Egypt: A case study

munaSecurity is a blessing, and no terrorist group can offer anything better. Egypt is preparing to mark the fifth anniversary of the revolution of Jan 25, 2011, which overthrew President Hosni Mubarak’s regime. This anniversary comes amid harsh circumstances for all Arab states because terrorism is knocking on every door.

According to official reports, it seems that the Egyptian government expects some violent acts and incitement of the public by some terrorist groups, most notably from the Muslim Brotherhood. There are incitements to target security forces, police, army and the judiciary and calls for demonstrations. Some of these calls are being highlighted on Facebook.

I believe it is the right of the state to confront vandals who threaten the security of the country, but the question remains about what the Muslim Brotherhood wants? Why is it still mixing religion with politics and using the youth as fuel for its agenda? The Egyptian ministry of awqaf is trying to confront the Muslim Brotherhood’s calls to demonstrate against the government during the anniversary with a common sermon in all mosques in Egypt hailing the blessings of security and safety. In contrast, the terrorist Brotherhood group believes that participation in demonstrations is jihad in the name of Allah against the Egyptian state. This is insolence and ignorance and it is a great shame for anyone to trust such suspicious calls.

What will happen during the anniversary of the Egyptian revolution is an internal affair and I’m confident that it will be dealt with. I’m cornered on the spread of such extremist ideas among young people and young women in particular, not necessarily in Egypt but elsewhere, especially through Facebook, which seems to be a powerful social site with a huge impact in Egypt. Let’s not disregard the fact that Kuwait has a large Egyptian community and perhaps a few may sympathize with the fishy calls of the Muslim Brotherhood. This must be taken into consideration.
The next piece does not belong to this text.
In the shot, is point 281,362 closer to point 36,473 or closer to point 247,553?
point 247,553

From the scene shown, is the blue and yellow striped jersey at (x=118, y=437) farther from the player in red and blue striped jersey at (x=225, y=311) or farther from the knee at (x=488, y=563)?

I do not see any difference between a group like the Muslim Brotherhood and IS and other terrorist groups, but I also wonder what they are seeking from causing chaos in their own country. It is everyone’s duty to stand up in the face of those who try to create a mess, whether they have a long beard or not. This is why I believe Egypt is part of us here in the Gulf and we are obliged to support it now and always.

Parliaments in the world have a significant role in shaping and influencing public opinion, and are a measure of the pulse of the street. In Egypt, the large parliament inevitably has a positive role to keep the state, its facilities and its citizens safe and has a duty to be strong and supportive of the state’s incentive to guard them from any aggressor or calls for demonstrations and dissemination of violence, especially since Egypt does not suffer from the hateful sectarian that we face here in the Gulf. This is truly a significant blessing.

Why should we care about Egypt? This is an interesting question. Egypt’s stability is our stability and returning it back to its position regionally and internationally is our strength in the Gulf as well, and we should not be fooled by any other calls. We face the same threat of terror.

The Egyptian government will face this anniversary with more awareness and firmness which is important for the protection of the lives of many innocent people and the protection of the name and reputation of Egypt internationally. It is also an important lesson for us.